D’août à décembre 2017, le CO.P.R.A. 184 rencontre les députés nouvellement élus et les Autorités et communique régulièrement en tenant un stand sur les forums des associations, les marchés et les fêtes spécifiques à chaque ville concernée par le projet A104.

  • Année 2018 : le CO.P.R.A 184 poursuit son action en distribuant sa « Carte de Vœux annuelle », en janvier, aux cérémonies des vœux organisées par les Maires, la Communautés urbaine GPSEO et les Conseils départementaux.

Le 01 février, le CO.P.R.A. 184 prend connaissance, avec satisfaction, du « Rapport DURON » qui considère que « le coût élevé du projet estimé à plus de 3 milliards d’euros et les difficultés environnementales qu’il soulève… invitent à reporter la question de la réalisation du prolongement de l’A104 à long terme » et qui recommande « de ne pas prévoir une réalisation du projet avant 2038 quel que soit le scénario considéré et d’en réexaminer l’opportunité d’ici 2030 en mettant à profit le temps disponible pour approfondir les solutions alternatives d’amélioration de réseau structurant existant ».

De février à décembre, le CO.P.R.A. 184 poursuit régulièrement ses entrevues avec les différents acteurs politiques du secteur (Yvelines et Val d’Oise) ainsi qu’avec certaines associations, afin d’échanger au sujet de ses propositions réalistes, justifiées par le souci de préserver l’environnement et la santé des habitants.

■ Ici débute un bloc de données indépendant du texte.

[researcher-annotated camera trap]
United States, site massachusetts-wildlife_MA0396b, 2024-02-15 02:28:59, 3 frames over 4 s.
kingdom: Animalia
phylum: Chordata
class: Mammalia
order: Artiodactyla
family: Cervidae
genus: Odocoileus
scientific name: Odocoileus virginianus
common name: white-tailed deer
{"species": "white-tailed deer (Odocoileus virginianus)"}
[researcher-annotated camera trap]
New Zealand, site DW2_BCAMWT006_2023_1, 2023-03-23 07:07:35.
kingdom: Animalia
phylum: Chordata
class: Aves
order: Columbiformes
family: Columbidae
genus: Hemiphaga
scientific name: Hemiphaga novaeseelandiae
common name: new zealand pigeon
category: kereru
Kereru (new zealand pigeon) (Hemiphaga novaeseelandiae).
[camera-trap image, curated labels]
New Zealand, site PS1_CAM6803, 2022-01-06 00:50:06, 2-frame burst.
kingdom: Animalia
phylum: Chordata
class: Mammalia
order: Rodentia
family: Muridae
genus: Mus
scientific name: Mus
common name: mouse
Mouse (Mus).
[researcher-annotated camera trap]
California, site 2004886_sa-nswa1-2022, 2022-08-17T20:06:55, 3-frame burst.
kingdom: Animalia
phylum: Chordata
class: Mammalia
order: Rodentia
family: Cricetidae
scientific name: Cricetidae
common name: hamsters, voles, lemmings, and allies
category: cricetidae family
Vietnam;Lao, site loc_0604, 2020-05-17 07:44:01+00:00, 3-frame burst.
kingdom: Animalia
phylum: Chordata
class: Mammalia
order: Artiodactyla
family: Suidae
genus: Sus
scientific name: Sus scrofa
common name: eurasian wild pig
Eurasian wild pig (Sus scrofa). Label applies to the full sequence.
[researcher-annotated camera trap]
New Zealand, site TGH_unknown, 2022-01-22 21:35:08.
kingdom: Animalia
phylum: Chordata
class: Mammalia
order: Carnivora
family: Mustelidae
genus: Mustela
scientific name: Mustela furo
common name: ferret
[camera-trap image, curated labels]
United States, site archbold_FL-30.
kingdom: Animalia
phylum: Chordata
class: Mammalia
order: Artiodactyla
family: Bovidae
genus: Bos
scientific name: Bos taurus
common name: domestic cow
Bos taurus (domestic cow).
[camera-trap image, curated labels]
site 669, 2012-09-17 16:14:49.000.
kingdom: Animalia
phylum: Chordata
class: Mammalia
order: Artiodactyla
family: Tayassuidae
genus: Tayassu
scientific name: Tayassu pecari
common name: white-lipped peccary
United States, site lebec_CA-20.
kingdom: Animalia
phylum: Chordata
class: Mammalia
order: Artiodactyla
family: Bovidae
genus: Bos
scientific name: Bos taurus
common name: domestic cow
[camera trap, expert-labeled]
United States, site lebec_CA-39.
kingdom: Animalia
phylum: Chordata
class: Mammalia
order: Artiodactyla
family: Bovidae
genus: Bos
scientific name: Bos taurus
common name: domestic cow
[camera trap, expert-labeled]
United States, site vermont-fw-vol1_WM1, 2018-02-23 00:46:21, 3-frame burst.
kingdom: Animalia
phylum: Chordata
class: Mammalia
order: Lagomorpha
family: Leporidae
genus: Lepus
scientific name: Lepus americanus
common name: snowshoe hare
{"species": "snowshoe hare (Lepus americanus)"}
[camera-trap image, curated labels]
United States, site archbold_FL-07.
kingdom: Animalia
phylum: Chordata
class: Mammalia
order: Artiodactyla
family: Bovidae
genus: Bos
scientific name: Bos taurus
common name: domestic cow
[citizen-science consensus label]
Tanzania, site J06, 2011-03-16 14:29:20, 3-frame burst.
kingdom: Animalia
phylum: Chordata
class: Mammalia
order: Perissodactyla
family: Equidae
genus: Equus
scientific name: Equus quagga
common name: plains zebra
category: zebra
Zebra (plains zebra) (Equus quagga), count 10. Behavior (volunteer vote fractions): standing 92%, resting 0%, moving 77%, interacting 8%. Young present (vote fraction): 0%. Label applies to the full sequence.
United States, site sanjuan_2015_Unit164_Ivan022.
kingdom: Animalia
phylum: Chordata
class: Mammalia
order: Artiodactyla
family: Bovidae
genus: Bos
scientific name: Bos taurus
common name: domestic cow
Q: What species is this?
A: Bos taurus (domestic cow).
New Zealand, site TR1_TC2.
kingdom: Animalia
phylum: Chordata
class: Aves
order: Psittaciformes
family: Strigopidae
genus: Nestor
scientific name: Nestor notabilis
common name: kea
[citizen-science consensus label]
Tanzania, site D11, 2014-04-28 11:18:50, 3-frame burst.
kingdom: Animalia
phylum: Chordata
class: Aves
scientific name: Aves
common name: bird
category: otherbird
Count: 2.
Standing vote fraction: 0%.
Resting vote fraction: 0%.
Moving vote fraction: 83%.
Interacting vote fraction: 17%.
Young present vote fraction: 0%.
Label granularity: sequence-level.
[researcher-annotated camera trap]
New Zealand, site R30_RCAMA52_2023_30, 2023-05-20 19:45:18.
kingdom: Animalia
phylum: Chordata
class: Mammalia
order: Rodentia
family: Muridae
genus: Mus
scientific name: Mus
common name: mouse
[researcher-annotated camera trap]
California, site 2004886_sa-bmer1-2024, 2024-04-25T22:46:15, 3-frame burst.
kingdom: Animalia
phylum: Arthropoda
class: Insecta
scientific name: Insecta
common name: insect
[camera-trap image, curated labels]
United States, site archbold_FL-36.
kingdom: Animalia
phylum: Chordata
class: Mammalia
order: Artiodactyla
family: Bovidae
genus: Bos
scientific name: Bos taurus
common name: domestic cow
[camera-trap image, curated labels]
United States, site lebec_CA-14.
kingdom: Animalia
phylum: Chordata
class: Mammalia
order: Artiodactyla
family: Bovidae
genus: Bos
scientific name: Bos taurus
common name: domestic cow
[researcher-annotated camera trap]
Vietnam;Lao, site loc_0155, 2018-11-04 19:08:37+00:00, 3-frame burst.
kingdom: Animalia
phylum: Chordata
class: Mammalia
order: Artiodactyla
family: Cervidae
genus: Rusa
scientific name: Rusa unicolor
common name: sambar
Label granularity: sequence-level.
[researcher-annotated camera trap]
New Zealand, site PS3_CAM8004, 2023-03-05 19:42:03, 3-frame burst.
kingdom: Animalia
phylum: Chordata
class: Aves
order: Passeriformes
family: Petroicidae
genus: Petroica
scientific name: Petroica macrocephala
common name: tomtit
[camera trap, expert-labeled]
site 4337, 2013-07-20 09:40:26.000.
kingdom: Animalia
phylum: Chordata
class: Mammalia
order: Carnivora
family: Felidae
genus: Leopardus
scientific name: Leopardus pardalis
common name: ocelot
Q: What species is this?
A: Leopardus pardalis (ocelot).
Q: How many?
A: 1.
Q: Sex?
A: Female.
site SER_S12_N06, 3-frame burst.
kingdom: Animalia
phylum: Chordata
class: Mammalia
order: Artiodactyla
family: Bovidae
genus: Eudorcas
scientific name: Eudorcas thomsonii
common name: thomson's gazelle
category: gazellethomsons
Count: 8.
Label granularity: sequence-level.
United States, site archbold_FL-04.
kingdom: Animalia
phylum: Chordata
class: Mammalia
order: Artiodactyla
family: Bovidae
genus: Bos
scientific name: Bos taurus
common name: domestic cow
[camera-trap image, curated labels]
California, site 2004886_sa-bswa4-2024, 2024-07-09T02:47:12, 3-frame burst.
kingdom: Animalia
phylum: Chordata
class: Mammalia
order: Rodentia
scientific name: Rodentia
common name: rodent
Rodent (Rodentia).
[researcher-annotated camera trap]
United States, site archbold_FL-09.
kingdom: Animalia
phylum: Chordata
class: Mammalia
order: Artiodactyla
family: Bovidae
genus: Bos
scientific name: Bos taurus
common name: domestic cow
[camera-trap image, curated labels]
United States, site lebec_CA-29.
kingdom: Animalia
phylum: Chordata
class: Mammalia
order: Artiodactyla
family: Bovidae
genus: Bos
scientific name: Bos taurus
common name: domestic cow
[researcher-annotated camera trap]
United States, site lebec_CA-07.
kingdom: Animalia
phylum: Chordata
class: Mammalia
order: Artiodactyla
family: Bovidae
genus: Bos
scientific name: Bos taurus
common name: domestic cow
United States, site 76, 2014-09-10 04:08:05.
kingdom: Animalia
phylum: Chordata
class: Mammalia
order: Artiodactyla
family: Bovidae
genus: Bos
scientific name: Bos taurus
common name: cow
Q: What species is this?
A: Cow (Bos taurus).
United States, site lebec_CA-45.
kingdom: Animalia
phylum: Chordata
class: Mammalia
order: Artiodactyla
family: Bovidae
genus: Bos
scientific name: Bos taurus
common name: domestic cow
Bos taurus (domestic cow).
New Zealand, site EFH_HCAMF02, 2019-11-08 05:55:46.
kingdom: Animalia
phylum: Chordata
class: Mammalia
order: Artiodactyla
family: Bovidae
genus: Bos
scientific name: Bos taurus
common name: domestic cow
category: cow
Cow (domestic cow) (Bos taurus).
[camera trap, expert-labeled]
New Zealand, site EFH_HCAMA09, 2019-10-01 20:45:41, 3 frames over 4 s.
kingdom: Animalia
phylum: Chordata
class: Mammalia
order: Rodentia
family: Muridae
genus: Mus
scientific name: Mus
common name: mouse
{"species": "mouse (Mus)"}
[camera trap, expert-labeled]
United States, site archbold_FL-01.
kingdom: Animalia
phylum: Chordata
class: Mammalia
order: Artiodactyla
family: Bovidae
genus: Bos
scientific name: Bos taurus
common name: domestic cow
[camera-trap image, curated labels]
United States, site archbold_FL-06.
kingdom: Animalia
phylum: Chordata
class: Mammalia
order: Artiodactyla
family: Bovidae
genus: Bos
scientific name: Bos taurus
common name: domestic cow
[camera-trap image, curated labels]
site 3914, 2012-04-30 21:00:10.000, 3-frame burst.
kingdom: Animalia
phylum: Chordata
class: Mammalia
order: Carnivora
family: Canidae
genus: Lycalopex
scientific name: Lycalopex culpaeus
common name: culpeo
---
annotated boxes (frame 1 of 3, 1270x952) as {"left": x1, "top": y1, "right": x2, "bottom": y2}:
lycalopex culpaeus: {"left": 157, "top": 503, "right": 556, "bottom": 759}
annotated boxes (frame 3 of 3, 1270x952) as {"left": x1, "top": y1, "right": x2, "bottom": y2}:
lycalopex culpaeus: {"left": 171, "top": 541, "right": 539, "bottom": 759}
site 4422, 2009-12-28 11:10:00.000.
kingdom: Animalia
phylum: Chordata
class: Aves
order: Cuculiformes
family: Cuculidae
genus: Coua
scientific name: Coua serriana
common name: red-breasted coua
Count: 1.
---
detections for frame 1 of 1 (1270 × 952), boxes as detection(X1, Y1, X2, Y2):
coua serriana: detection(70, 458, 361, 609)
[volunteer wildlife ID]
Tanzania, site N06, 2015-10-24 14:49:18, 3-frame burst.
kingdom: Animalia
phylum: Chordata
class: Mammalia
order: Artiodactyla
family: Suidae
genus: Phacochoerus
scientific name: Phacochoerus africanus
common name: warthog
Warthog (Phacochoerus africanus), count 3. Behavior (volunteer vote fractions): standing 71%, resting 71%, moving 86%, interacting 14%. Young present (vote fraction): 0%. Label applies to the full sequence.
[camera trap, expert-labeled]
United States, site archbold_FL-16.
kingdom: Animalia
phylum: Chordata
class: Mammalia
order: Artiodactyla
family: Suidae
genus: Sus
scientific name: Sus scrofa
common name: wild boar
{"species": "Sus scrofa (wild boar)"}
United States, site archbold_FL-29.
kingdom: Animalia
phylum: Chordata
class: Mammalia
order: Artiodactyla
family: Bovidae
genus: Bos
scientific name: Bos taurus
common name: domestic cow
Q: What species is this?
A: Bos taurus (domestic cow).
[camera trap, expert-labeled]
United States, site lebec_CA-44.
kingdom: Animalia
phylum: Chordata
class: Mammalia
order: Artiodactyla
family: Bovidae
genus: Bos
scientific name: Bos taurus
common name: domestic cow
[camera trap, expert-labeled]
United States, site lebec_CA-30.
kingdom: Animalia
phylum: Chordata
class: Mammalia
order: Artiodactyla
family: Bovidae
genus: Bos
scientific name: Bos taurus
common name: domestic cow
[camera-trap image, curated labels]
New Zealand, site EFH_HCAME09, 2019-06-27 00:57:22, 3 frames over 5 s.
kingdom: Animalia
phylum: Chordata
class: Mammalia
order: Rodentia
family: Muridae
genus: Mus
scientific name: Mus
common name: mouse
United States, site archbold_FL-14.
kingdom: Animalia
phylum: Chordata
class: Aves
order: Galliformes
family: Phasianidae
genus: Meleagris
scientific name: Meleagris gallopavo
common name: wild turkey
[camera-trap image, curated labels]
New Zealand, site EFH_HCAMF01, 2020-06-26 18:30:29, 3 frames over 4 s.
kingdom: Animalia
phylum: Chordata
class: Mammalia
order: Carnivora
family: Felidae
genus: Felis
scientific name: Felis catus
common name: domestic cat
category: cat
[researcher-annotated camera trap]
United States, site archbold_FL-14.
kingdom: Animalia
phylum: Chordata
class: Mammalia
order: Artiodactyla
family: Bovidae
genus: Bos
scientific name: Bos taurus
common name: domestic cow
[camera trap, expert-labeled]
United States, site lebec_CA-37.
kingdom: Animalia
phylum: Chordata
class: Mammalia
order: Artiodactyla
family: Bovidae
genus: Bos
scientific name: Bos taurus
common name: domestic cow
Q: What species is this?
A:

  • Année 2019 : le CO.P.R.A. 184 distribue, en janvier, sa « Carte de Vœux 2019 » à la porte d’une douzaine de cérémonies des vœux des Maires ainsi qu’aux Conseils départementaux et à la Communauté Urbaine GPSEO, puis il poursuit les entrevues avec les Elus, les associations et les collectifs locaux.

Il participe ensuite au Débat national (contributions écrites mises dans les cahiers de doléances).

En février/mars, il participe à la consultation relative aux « Routes du Futur du Grand Paris » en envoyant sa contribution écrite.

A partir de mars, il participe à la concertation relative au projet de Terminal T4 de Roissy-CDG (Projet en relation avec le projet A104, avec concertation mise en place du 12 février au 12 mai 2019) en étant présent lors de réunions publiques et en rédigeant un Cahier d’Acteur dans lequel il émet un avis négatif argumenté au sujet du projet d’extension de l’aéroport Roissy-CDG.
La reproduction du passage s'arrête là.